What i understand from the theory is that the decision function value for the support vectors must be either 1 or -1. (if i use clf.decision_function(x))
But i find some support vectors, the decision function value is even 0.76, -0.88, 0.93 and so on.. (its not even closer to 1 or -1 like 0.99 nor -0.99).
What is wrong in this scenario?
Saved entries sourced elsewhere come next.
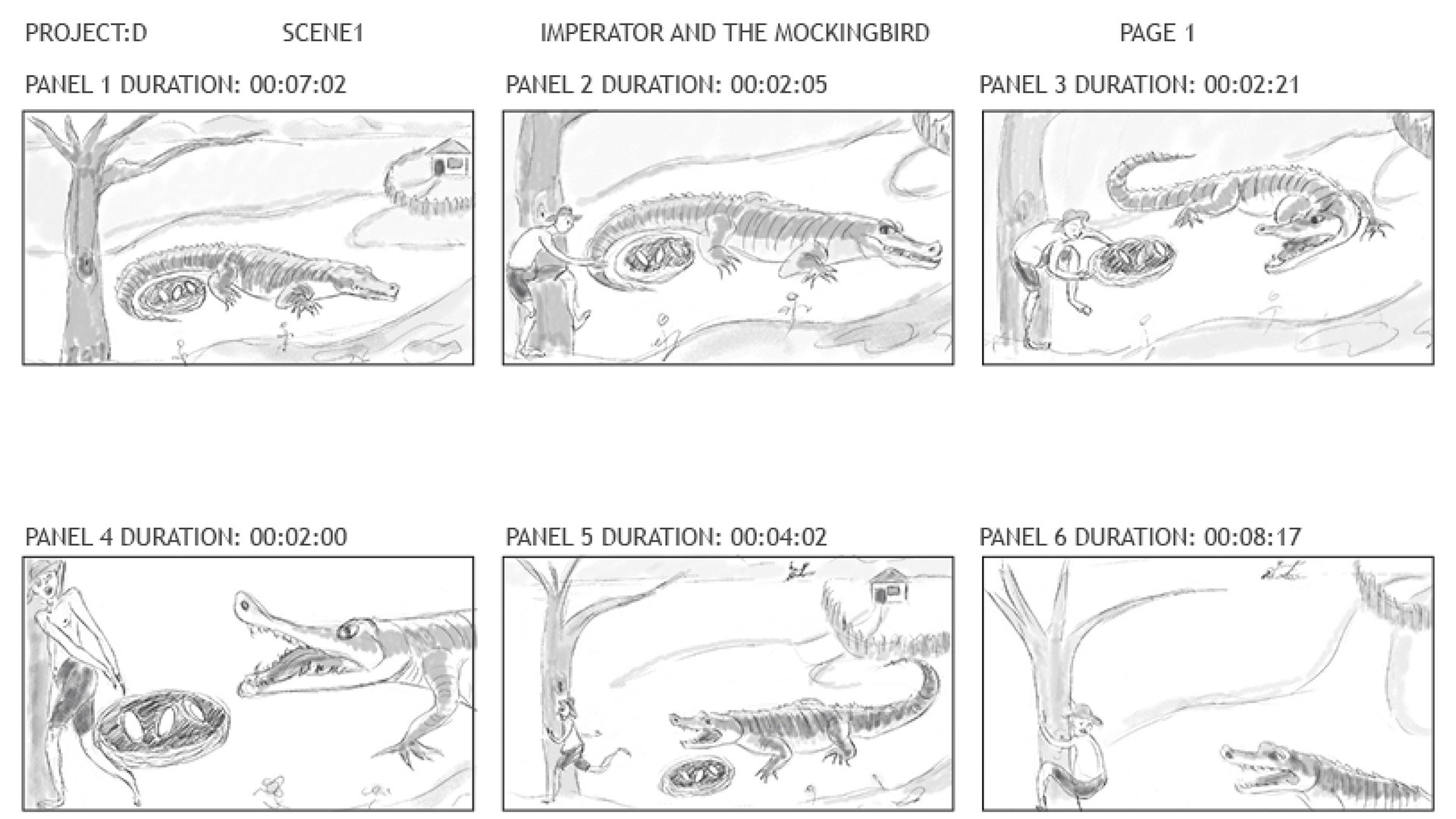 PROJECT:D SCENE1 IMPERATOR AND THE MOCKINGBIRD PAGE 1

PANEL 1 DURATION: 00:07:02

PANEL 2 DURATION: 00:02:05

PANEL 3 DURATION: 00:02:21

PANEL 4 DURATION: 00:02:00

PANEL 5 DURATION: 00:04:02

PANEL 6 DURATION: 00:08:17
Or is my understanding wrong?
CodePudding user response:
I guess there is no range limitation for the decision function value output in SVM.
The value of the decision function for those points, will be a high positive number for high-confidence positive decisions and have a low absolute value (near 0) for low-confidence decisions.
Code Example:
import numpy as np
from sklearn.svm import SVC
X = np.array([[-1, -1], [-2, -1], [0, 0], [0, 0], [1, 1], [2, 1]])
y = np.array([1, 1, 2, 2, 3, 3])
clf = SVC()
clf.fit(X, y)
print(clf.decision_function(X))
print(clf.predict(X))
Output:
# clf.decision_function(X)
array([[ 2.21034835, 0.96227609, -0.20427163],
[ 2.22222707, 0.84702504, -0.17843569],
[-0.16668475, 2.22222222, 0.83335142],
[-0.16668475, 2.22222222, 0.83335142],
[-0.20428472, 0.96227609, 2.21036024],
[-0.17841683, 0.84702504, 2.22221737]])
# clf.predict(X)
array([1, 1, 2, 2, 3, 3])
CodePudding user response:
What SVM is interested is the sign of the decision. e.g., if the sign is negative, the point lies (say) left of the hyperplane. Similarly if the sign is positive, the point lies right of the hyperplane. The value determines how far is it from the hyperplane. Therefore -0.88 means the point is left of the hyperplane and having a distance 0.88. Near the point to the hyperplane, the chances of mis-classification can be considered higher.
Have a look here
To quote from scikit-learn:
the function values are proportional to the distance of the samples X to the separating hyperplane.